Updated

When 11-year-old Jessica Lunsford was kidnapped and murdered last year, Joe Dawson immediately began gathering signatures to enact stricter penalties for registered sex offenders.

Now, Dawson is teaming up with a California-based technology firm to introduce the first cell phone that uses the Global Positioning System to alert parents when a child is walking near a sexual predator's home.

CATS Communication Inc. allows parents to build "geofences" around every listed child predator that lives within their ZIP codes.

The phone alerts parents through an e-mail, text message or pager if their child enters that zone, said the company's vice president, Jon Kudla.

Linked with the Family Watchdog's national database of registered sex offenders, the phone will update with new zones every time the a new name is added to the database.

"It's important for parents to know when their children are interacting near those people," said Kudla, a father of three.

The feature, which hits the market in the next 60 days, costs $19.99 a month for the first phone and $9.99 for each additional phone.

It's part of Cat Trax, a Sprint Nextel (S) wireless phone CATS introduced last year with capabilities to track kids with a GPS chip.

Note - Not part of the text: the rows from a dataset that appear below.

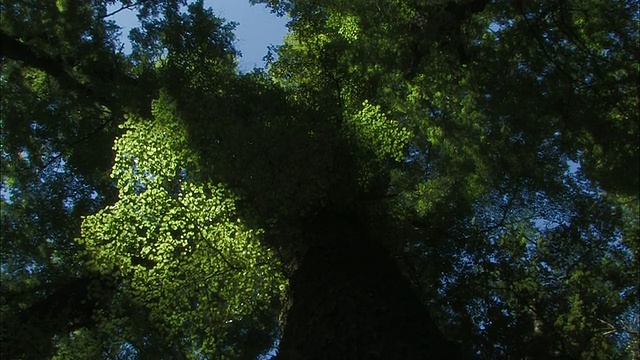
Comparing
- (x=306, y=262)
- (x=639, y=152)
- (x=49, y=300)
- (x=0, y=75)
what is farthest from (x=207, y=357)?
(x=639, y=152)

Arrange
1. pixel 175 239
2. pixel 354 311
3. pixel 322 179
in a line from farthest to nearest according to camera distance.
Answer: pixel 175 239 < pixel 322 179 < pixel 354 311

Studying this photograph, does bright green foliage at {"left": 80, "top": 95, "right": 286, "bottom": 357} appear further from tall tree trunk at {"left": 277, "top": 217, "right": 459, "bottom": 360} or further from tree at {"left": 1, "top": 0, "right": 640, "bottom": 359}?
tall tree trunk at {"left": 277, "top": 217, "right": 459, "bottom": 360}

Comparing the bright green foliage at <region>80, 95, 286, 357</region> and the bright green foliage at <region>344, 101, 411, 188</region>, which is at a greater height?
the bright green foliage at <region>344, 101, 411, 188</region>

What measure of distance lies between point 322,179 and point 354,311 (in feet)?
9.20

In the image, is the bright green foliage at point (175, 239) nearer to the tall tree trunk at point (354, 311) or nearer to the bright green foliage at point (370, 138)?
the tall tree trunk at point (354, 311)

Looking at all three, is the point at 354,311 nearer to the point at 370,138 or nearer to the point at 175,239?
the point at 370,138

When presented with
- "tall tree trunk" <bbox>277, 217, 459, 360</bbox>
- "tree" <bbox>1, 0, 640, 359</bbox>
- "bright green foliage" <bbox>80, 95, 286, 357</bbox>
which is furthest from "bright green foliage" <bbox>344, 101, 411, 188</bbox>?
"bright green foliage" <bbox>80, 95, 286, 357</bbox>

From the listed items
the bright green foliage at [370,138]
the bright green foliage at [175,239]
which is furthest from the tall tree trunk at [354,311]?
the bright green foliage at [370,138]

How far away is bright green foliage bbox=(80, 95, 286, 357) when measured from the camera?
8719 mm

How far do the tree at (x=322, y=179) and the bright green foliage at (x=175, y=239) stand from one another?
0.11ft

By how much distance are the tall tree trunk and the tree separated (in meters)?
0.05

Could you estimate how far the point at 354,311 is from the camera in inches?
234

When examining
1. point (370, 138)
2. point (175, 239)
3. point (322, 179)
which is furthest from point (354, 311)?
point (175, 239)

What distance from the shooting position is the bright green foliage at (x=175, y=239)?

Other products, like Wherifone and Teen Arrive Alive, also help parents keep tabs on their children's whereabouts and driving habits — for example, how fast a teen is driving on the highway.

But CATS Communication is the first company to add the sexual predator component, said industry analyst Will Strauss of Forward Concepts.

Small companies using GPS systems to cater to niche markets "are coming out of the woodwork," said Strauss, allowing consumers to locate everything from Chinese restaurants to a lost Alzheimer's patient.

Dawson, who lives in Jessica's hometown of Homosassa, was ultimately successful in getting the Jessica Lunsford Act passed.